# Homework Help: Least action principle for a free relativistic particle (Landau)

1. Dec 16, 2009

### provolus

Reading the Landau's "The classical theory of fields" (chapter 2, section 9 ) I have some doubts in explaining the steps in derivig the formula for the variation of the action for the relativistic free particle http://books.google.it/books?id=QIx...age&q="to set up the expression for"&f=false". Given the invariant element of measure:

$$ds=\sqrt{dx_idx^i}$$

where $$x^i$$ ( $$x_i$$ ) are the four contravariant (covariant) coordinates which parametrize the world line of the free particle, I have to vary respect $$x^i$$, that is I make the variation $$\delta x^i$$. So my doubts are about the second step of the formula before the 9.10, that is why:

$$\delta(ds)=\frac{d x_i \delta d x^i}{ds}$$

is obtained, instead of (IMH and erroneous O):

$$\delta(ds)=\frac{d x_i \delta d x^i}{2 \cdot ds}$$

???

Can someone be so kind to show me the steps?

Last edited by a moderator: Apr 24, 2017
2. Dec 16, 2009

### dextercioby

What is $\delta \left(x_{i}x^{i}\right) = ?$

3. Dec 16, 2009

### provolus

It should be:

$$\delta (x_i x^i) = \delta (c^2t^2-r^2) = 2 (c^2 t \delta x^0 - r \delta x^i$$)
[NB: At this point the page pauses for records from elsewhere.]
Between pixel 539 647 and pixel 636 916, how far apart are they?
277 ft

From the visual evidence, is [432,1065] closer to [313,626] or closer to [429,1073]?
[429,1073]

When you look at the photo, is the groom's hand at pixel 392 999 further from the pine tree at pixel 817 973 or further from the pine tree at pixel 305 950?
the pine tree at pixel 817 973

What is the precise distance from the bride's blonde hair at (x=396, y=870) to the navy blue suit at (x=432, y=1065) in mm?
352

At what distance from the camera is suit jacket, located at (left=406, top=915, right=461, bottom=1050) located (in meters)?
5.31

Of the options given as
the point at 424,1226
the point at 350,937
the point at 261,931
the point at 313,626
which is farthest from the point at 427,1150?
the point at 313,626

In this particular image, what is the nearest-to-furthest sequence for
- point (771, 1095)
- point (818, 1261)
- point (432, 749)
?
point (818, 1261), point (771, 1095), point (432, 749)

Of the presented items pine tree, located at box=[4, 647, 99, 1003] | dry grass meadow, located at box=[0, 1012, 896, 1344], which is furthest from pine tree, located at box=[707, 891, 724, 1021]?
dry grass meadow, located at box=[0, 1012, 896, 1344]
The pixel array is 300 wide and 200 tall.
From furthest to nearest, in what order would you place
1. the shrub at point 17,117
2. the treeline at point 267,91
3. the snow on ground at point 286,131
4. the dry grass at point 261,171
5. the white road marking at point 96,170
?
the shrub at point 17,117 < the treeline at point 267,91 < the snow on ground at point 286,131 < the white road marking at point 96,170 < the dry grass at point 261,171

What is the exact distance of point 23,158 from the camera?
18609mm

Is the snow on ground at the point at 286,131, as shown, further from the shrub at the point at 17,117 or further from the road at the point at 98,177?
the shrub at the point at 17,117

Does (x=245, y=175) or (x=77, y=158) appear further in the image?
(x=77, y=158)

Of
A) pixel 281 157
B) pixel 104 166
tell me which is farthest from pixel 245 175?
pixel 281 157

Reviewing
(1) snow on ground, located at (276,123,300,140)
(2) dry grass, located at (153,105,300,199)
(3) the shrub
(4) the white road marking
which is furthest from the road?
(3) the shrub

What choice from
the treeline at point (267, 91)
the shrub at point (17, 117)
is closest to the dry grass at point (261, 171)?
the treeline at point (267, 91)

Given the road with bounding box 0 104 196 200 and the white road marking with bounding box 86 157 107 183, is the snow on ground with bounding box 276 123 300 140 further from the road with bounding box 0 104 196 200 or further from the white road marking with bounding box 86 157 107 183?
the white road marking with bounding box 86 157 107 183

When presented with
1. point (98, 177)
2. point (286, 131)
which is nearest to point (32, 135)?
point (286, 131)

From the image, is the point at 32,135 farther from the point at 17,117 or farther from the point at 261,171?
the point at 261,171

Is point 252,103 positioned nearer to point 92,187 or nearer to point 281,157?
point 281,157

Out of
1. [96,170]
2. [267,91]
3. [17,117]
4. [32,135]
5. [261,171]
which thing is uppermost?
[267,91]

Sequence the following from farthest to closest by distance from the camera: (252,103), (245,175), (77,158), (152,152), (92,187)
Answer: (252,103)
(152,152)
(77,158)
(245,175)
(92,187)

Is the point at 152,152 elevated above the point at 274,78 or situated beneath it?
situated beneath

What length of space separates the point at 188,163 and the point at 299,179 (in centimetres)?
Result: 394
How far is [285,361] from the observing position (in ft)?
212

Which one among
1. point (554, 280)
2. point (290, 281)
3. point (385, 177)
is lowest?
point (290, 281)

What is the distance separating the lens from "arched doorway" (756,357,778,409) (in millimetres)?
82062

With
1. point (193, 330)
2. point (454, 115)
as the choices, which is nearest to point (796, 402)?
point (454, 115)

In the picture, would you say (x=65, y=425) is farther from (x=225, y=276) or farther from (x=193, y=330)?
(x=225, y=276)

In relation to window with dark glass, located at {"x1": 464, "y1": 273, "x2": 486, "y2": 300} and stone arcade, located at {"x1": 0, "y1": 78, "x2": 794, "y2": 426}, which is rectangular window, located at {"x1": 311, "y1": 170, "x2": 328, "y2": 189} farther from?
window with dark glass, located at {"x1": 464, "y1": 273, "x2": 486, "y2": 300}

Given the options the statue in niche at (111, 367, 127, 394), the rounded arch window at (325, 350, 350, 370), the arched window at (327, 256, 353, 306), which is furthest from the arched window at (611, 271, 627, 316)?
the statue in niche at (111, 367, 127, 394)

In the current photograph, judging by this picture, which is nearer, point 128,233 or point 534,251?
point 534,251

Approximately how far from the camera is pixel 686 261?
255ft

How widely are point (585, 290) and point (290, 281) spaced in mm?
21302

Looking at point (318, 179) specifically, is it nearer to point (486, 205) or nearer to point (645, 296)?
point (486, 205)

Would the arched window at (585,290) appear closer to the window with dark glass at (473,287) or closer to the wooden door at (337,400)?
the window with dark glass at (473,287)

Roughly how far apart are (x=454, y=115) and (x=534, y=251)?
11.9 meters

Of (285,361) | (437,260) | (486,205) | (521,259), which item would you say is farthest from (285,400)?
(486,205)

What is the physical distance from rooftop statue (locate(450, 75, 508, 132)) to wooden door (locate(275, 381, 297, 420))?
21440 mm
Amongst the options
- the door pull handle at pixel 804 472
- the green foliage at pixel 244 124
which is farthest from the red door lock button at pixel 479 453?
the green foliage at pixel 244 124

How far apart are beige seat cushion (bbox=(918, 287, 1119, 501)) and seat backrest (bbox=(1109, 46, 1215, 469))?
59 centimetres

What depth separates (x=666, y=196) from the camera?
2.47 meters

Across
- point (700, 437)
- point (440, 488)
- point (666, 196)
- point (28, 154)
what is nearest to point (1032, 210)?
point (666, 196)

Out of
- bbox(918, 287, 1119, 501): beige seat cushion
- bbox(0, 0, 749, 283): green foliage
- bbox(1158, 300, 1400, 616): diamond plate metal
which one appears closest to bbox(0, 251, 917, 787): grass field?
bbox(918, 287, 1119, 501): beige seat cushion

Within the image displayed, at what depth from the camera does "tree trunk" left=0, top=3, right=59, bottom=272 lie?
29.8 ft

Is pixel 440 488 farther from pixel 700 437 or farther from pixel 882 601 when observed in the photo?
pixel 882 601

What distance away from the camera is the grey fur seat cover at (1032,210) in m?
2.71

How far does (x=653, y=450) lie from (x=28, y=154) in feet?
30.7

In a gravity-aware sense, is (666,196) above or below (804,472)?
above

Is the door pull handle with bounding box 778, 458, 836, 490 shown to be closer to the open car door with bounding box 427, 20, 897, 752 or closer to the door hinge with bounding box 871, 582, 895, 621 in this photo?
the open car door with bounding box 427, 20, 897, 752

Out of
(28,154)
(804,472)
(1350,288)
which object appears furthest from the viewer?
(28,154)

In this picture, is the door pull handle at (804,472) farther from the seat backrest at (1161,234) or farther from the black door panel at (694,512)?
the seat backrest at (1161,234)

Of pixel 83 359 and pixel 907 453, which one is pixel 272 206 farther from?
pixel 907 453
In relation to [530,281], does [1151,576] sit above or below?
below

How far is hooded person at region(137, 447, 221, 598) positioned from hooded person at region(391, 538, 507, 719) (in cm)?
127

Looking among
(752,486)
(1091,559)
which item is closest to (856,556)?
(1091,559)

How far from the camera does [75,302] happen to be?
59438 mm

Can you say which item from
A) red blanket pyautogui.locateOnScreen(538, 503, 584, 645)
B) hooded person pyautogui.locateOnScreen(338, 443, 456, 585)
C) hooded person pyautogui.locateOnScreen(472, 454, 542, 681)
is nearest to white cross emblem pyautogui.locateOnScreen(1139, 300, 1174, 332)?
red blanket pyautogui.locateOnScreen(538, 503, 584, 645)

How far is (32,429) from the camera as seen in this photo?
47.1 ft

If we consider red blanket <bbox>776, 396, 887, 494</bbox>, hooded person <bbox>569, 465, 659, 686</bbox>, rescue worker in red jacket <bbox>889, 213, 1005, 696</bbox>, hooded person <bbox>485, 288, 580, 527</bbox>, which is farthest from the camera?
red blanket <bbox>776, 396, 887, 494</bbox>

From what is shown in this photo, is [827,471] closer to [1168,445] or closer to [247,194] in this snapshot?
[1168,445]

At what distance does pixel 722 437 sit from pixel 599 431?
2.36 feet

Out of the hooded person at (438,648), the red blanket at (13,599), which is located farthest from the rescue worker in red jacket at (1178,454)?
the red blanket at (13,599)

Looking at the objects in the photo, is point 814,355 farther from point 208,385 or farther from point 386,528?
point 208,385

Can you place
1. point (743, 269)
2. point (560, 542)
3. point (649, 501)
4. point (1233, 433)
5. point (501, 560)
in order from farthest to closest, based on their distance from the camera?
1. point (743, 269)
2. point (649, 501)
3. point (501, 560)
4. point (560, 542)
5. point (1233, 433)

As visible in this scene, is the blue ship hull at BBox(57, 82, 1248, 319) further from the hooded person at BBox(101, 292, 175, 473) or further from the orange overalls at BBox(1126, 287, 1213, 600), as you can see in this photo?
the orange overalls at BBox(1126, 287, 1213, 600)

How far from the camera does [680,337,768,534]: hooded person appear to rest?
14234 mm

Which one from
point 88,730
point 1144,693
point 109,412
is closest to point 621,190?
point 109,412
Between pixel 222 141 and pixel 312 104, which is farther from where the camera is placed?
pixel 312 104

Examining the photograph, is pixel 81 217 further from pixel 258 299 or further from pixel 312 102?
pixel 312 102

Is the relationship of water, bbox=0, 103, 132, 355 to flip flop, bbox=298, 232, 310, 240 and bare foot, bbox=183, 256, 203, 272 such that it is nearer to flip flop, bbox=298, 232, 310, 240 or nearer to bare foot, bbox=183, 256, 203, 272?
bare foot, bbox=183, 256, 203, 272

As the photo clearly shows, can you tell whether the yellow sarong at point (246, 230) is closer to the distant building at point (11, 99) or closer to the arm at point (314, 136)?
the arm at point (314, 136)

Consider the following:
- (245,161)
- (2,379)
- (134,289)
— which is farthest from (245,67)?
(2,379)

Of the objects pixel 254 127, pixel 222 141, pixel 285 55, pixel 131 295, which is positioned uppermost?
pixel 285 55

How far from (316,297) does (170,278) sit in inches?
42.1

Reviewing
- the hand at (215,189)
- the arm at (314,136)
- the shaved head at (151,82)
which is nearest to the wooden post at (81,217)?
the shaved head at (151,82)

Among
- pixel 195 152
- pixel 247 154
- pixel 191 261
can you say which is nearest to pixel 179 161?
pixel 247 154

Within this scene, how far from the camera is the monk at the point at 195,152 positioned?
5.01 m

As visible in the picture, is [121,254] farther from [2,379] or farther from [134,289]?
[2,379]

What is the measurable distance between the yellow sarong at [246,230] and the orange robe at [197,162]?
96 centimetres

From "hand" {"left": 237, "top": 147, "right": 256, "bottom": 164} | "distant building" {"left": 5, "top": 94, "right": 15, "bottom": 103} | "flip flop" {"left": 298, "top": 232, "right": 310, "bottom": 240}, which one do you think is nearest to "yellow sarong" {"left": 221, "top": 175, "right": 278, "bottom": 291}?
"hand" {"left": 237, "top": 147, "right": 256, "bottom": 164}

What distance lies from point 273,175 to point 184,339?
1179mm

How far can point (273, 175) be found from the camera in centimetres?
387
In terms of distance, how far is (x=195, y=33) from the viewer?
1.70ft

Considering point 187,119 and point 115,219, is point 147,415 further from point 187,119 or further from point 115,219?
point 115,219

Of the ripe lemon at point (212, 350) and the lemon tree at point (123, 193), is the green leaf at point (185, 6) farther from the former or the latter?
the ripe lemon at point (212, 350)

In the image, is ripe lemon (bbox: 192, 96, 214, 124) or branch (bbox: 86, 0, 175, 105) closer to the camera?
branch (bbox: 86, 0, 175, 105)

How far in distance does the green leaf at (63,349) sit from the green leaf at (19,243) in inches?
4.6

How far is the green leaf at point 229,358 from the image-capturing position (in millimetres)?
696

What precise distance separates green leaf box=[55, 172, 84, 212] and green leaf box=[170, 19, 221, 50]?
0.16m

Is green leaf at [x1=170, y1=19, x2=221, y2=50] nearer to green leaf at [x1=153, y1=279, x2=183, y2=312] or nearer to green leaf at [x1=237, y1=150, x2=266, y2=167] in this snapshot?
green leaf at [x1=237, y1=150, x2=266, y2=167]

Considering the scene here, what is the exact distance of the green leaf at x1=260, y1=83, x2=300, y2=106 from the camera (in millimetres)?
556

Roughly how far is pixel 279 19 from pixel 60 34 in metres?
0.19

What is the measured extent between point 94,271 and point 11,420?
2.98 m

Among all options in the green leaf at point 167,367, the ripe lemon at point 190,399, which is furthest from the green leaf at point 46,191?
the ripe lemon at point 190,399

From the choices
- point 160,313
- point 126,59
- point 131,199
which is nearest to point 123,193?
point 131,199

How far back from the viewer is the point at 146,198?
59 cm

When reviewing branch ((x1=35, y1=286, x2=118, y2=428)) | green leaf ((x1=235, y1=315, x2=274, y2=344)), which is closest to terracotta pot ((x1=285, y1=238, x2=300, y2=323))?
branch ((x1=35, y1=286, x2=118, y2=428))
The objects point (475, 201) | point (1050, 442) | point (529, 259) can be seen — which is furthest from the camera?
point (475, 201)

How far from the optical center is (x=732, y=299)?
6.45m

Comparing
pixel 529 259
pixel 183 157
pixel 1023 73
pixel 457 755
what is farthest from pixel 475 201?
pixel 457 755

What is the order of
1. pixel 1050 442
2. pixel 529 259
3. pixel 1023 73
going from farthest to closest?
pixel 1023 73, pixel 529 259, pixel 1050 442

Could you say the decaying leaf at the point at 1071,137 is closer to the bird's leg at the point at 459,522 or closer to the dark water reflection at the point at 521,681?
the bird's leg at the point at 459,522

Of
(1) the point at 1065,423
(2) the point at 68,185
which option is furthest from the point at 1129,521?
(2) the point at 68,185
but, sorry, I don't get the point... that is... should I calculate

$$\delta (dx_i dx^i)$$

?

4. Dec 16, 2009

### dextercioby

The "d" in the brackets is not important. That 2 you have obtained in front cancels the one in the denominator, thus giving you the final expression from Landau's book.

5. Dec 16, 2009

### provolus

thx for the moment. I hope to need no more help in covariant variation calculus... ;-)